MTE can benefit users in a number of ways:

  1. Improved security: MTE can help to prevent a wide range of memory safety vulnerabilities, which can be exploited by attackers to gain control of a system or steal data.
  2. Increased reliability: MTE can help to reduce the number of crashes and other stability problems caused by memory safety errors.
  3. Reduced development costs: MTE can help to reduce the time and effort required to develop and test secure software.

Brand details the process he went through to enable MTE on his Pixel 8, using adb commands to configure the bootloader and set default MTE modes. 

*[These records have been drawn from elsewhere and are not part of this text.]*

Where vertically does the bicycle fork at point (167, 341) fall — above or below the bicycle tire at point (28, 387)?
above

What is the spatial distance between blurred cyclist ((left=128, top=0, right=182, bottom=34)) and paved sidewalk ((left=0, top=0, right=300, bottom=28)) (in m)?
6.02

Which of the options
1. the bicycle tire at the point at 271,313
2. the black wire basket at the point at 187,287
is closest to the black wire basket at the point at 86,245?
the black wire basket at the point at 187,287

Enabling MTE on Pixel 8/Pixel 8 Pro

Enabling MTE on an Android device requires the bootloader to reserve a portion of the device memory for storing tags. This means that there are two separate places where MTE needs to be enabled - first we need to configure the bootloader to enable it, and then we need to configure the system to use it in applications.

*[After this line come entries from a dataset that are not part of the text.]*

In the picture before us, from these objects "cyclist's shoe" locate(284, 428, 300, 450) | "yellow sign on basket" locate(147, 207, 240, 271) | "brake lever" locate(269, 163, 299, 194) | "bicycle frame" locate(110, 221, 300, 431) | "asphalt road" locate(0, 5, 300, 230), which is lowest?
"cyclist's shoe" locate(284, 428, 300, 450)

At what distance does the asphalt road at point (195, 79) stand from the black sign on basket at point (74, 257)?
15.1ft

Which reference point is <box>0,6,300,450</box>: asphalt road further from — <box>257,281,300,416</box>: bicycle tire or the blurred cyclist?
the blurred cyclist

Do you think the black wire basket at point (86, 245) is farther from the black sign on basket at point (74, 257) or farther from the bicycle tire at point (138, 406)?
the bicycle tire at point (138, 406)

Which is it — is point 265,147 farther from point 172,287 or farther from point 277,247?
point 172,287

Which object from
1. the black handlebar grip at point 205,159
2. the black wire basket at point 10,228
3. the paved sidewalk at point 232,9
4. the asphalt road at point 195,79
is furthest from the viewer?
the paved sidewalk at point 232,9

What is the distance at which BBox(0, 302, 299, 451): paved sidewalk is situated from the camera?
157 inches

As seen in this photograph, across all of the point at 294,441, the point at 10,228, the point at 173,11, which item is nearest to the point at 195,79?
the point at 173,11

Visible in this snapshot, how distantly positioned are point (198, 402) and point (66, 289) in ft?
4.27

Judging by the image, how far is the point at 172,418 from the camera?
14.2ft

Here are the steps for enabling MTE on Pixel 8/Pixel 8 Pro:

  1. Enable developer mode and USB debugging on the Pixel device.
  2. Connect the phone to a computer with ADB tools installed.
  3. Use the ADB shell to run these commands:
    • setprop arm64.memtag.bootctl memtag (configures bootloader to enable MTE)

    • setprop persist.arm64.memtag.default sync (sets default MTE mode for native executables to synchronous)

    • setprop persist.arm64.memtag.app_default sync (sets default MTE mode for apps to synchronous)

    • reboot (reboots device to apply changes)
  4. Check /proc/self/smaps to confirm MTE is enabled for processes.
  5. Run a test app to verify that MTE catches bugs like use-after-free.
  6. Disable USB debugging for daily use, but leave developer mode on.

An app developer can enable MTE by using the manifest, but this system property sets the default MTE mode for apps, effectively making it opt-out instead of opt-in.

He acknowledges this is an unsupported configuration that could cause apps to crash, but says he has not experienced any issues so far.

MTE works by tagging allocated memory with a signature that is checked on each memory access. If the signature does not match, indicating potential memory corruption, the app crashes immediately. Brand demonstrates MTE catching a use-after-free bug in a simple test app.

Brand has mentioned that MTE is currently only available as a developer option on the Pixel 8, intended for app testing. 

The Tensor G3 in the Pixel 8 and Pixel 8 Pro supports Memory Tagging Extension (MTE) and also exposes it to the bootloader!

Pixel 8 and Pixel 8 Pro supports Memory Tagging Extension (MTE)

However, MTE is disabled by default and needs to be enabled by going to Settings > System > Developer options > MEmory Tagging Extension.

Android 14's new "advanced memory protection" toggle under Settings > Security & privacy > More security & privacy isn't accessible by default on the Pixel 8 series. This page has to be manually surfaced by setting a certain system property. - said @MishaalRahman

Brand has enabled it in "synchronous mode" for all apps to get the full security benefit. He suggests MTE could make zero-day exploits harder by detecting memory unsafe C/C++ code.

While the unsupported MTE configuration could cause app stability issues, Brand's post highlights an important security innovation. 

Widespread adoption of memory tagging in mobile chips and OSes could eliminate entire classes of vulnerabilities. Brand's willingness to experiment may motivate further development and research into robust MTE implementations.